----- ARTICLE -----
Auteur(s) : Fabrice Benoît, Jean-François Forget

20 avril 2015

AMF v. Roy (2015 QCBDR 43)

L’Autorité des marchés financiers (« AMF ») reprochait à Mme Renée Roy (« Roy ») d’avoir effectué des opérations sur les titres d’un émetteur assujetti alors qu’elle était en possession d’une information privilégiée. Le 2 juillet 2014, le Bureau de décision et de révision donnait raison à l’AMF et réservait sa décision quant à la pénalité administrative à imposer dans les circonstances.

Le 27 mars dernier, le Bureau a condamné Roy à une pénalité administrative de 60 000 $. Le Bureau a également revu en détail les critères permettant de déterminer la pénalité appropriée dans les circonstances. L’AMF réclamait une pénalité représentant le triple des profits réalisés par Roy, alors que cette dernière plaidait qu’elle devait se limiter aux profits réalisés, soit 30 570 $.

Suivant une analyse fouillée de nombreuses décisions rendues par les organismes de réglementation des valeurs mobilières des autres provinces canadiennes ainsi que par le Bureau lui-même, ce dernier réitère les objectifs recherchés par l’exercice de sa juridiction sur le monde financier, soit la préservation de l’intégrité des marchés, la répression des délits d’initiés et la dissuasion générale.
----- JEU DE DONNÉES -----
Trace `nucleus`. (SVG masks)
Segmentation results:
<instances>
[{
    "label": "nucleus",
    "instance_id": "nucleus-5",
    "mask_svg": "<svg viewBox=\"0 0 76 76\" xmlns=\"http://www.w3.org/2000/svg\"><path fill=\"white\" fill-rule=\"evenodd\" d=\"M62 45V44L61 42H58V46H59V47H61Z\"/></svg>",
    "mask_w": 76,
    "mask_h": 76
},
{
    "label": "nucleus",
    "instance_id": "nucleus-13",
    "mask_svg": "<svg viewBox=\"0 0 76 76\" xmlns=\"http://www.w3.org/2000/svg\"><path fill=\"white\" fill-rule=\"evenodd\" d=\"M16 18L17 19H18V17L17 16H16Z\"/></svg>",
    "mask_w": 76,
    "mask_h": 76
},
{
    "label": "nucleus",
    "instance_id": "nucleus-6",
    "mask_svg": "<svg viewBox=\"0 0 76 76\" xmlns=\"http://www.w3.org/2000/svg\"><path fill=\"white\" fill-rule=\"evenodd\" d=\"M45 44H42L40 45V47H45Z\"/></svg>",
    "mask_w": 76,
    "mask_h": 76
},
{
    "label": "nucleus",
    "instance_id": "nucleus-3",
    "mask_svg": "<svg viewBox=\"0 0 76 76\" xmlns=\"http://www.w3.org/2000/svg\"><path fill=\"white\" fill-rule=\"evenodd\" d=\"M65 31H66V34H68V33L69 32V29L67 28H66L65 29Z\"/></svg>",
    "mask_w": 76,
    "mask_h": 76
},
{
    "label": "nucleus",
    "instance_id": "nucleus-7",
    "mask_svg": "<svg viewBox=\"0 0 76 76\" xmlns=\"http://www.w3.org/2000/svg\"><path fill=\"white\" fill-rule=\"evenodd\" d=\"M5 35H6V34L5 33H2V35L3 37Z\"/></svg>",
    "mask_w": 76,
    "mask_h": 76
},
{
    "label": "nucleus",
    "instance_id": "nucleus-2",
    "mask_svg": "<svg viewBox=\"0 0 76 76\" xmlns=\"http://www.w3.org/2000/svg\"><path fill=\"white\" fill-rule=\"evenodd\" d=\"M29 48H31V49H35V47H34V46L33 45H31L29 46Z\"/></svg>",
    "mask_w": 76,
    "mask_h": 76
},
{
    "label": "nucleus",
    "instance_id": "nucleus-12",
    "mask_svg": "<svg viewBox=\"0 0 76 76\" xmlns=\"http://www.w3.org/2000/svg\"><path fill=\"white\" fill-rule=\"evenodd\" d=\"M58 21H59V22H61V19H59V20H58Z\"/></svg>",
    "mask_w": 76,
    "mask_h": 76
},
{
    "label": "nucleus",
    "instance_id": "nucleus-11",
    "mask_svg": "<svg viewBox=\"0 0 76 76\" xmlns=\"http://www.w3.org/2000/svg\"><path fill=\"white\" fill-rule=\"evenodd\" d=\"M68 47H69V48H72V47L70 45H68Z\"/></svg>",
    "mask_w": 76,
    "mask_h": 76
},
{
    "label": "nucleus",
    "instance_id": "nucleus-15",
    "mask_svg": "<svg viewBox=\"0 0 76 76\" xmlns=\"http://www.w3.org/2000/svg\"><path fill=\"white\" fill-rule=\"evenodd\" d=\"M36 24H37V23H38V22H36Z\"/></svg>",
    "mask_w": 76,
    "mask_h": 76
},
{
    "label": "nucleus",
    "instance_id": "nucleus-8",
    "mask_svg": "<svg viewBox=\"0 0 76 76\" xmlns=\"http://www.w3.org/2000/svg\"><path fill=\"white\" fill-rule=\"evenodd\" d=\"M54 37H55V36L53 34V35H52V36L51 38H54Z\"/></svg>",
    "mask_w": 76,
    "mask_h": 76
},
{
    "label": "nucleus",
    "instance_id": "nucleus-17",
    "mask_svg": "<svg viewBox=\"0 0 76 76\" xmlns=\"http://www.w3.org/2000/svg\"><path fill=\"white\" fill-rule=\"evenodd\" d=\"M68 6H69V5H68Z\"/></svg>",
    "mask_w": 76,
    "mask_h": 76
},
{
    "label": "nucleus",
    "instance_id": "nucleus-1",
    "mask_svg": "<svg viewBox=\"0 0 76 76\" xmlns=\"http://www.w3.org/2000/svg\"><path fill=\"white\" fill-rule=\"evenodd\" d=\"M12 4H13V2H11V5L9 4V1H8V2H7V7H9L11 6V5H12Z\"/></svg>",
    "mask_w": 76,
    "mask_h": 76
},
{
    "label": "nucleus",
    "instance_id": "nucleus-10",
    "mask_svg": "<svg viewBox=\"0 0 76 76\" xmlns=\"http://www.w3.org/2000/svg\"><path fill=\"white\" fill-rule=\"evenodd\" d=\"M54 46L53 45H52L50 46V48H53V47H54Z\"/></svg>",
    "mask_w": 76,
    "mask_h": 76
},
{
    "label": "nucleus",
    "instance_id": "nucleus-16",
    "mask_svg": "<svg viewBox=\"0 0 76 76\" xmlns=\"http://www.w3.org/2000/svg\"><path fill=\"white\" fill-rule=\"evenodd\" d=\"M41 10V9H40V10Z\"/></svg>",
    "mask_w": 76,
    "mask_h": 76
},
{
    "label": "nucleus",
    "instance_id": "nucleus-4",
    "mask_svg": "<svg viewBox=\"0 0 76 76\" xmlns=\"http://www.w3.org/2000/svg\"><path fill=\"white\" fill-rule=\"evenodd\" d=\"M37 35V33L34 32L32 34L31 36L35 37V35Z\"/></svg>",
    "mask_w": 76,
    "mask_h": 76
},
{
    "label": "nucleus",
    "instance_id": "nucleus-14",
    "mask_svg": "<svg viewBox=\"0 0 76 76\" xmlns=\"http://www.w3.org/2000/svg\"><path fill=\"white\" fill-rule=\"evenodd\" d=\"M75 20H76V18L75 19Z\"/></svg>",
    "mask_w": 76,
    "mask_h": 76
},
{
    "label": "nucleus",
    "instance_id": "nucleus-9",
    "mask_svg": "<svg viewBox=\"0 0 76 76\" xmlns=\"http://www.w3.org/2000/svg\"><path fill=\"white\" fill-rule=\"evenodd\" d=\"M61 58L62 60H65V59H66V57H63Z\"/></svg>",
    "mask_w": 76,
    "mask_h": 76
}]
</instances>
-----
(CONSIGNES)
1. Reproduisez fidèlement le passage de l'article sur la décision AMF c. Roy qui commence aux mots « Auteur(s) : Fabrice » et se termine après les mots « réalisés, soit 30 570 $. ».
2. Rédigez la suite de l'article consacré à la pénalité imposée dans l'affaire AMF c. Roy, en reprenant immédiatement après sa dernière phrase.

(LISTE DES RÉPONSES)
1.
Auteur(s) : Fabrice Benoît, Jean-François Forget

20 avril 2015

AMF v. Roy (2015 QCBDR 43)

L’Autorité des marchés financiers (« AMF ») reprochait à Mme Renée Roy (« Roy ») d’avoir effectué des opérations sur les titres d’un émetteur assujetti alors qu’elle était en possession d’une information privilégiée. Le 2 juillet 2014, le Bureau de décision et de révision donnait raison à l’AMF et réservait sa décision quant à la pénalité administrative à imposer dans les circonstances.

Le 27 mars dernier, le Bureau a condamné Roy à une pénalité administrative de 60 000 $. Le Bureau a également revu en détail les critères permettant de déterminer la pénalité appropriée dans les circonstances. L’AMF réclamait une pénalité représentant le triple des profits réalisés par Roy, alors que cette dernière plaidait qu’elle devait se limiter aux profits réalisés, soit 30 570 $.

2.
Le Bureau souligne notamment que devant une infraction de cette nature, il est important, dans un effort de préservation de la confiance du public, que les autorités financières sévissent adéquatement envers les contrevenants.

En ce sens, le Bureau rappelle les nombreux critères développés en jurisprudence qui peuvent s’avérer pertinents1 pour déterminer le montant de la pénalité administrative et retient les suivants pour ce dossier :

  • Le sérieux du manquement : un délit d’initié s’avère une inconduite sérieuse justifiant « des conséquences lourdes »;
  • La position de la ou du contrevenant(e) au sein de ou par rapport à l’émetteur assujetti, i.e. la personne était-elle une initiée de cet émetteur ou s’agit-il plutôt d’une « tippee »;
  • Les antécédents et la conduite antérieure de la ou du contrevenant(e).
  • Le caractère intentionnel des gestes posés : de nombreux indices peuvent le révéler dont notamment le fait d’emprunter afin d’investir davantage sur le titre en possession d’information privilégiée.
  • Le degré de repentir de la ou du contrevenant(e). Dans ce dossier, le Bureau a noté que Roy avait surtout tenté de brouiller les pistes lors de l’audience sur la responsabilité. Bien qu’il lui était loisible de présenter une défense, cette position a amené le Bureau à conclure qu’elle ne ressentait pas réellement de regrets, malgré les représentations faites lors de l’audience sur la sanction à imposer.
  • Les profits réalisés : encore une fois, le fait d’avoir emprunter afin de maximiser son profit pécuniaire ajouté au rendement spectaculaire que peut procurer une transaction effectuée en possession d’information privilégiée, a certainement un impact sur la décision du Bureau à l’égard de la sanction.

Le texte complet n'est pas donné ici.